• **Requirement**
Return every line below that contains the word "yellow", copying each one in full.

• **Records shown**
____

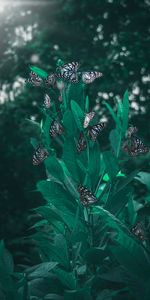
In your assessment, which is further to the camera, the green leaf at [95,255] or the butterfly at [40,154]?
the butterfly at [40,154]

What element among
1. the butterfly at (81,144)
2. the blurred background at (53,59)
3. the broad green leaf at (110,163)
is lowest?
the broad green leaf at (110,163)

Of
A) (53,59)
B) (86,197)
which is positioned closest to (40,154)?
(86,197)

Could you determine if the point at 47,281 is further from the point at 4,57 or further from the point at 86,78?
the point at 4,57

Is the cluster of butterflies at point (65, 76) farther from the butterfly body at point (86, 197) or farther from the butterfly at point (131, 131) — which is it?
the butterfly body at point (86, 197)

____

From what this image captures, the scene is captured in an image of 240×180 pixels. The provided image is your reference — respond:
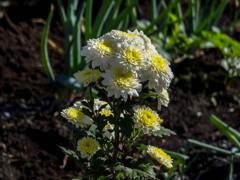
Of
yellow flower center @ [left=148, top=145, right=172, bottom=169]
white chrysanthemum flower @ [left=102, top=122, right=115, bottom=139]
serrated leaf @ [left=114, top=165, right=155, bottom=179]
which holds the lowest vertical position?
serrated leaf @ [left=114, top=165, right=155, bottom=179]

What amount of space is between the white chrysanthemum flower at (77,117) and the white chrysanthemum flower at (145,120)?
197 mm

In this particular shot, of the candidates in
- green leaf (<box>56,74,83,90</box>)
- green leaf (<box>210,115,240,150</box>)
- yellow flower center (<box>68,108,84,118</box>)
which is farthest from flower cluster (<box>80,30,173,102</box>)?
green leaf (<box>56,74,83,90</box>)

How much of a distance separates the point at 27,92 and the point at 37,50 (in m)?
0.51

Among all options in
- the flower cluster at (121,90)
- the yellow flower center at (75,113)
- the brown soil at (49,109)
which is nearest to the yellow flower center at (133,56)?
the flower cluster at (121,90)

____

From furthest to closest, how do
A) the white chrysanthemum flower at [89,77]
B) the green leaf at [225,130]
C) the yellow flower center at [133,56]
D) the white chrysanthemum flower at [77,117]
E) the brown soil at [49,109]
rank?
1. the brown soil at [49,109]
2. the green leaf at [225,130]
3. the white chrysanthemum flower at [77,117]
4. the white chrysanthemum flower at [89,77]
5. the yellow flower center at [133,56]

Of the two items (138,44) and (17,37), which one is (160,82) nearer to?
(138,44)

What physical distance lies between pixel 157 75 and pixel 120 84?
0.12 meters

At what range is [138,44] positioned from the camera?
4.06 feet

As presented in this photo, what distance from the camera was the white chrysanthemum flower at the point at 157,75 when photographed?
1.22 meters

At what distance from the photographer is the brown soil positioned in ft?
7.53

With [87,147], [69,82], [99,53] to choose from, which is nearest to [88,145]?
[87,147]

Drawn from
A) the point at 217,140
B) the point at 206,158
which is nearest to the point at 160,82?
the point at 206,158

____

• **Output for this exercise**
yellow flower center @ [left=148, top=145, right=172, bottom=169]
- yellow flower center (<box>68,108,84,118</box>)
- the yellow flower center at (75,113)
which is nearest to the yellow flower center at (133,56)?
C) the yellow flower center at [133,56]
5. the yellow flower center at [133,56]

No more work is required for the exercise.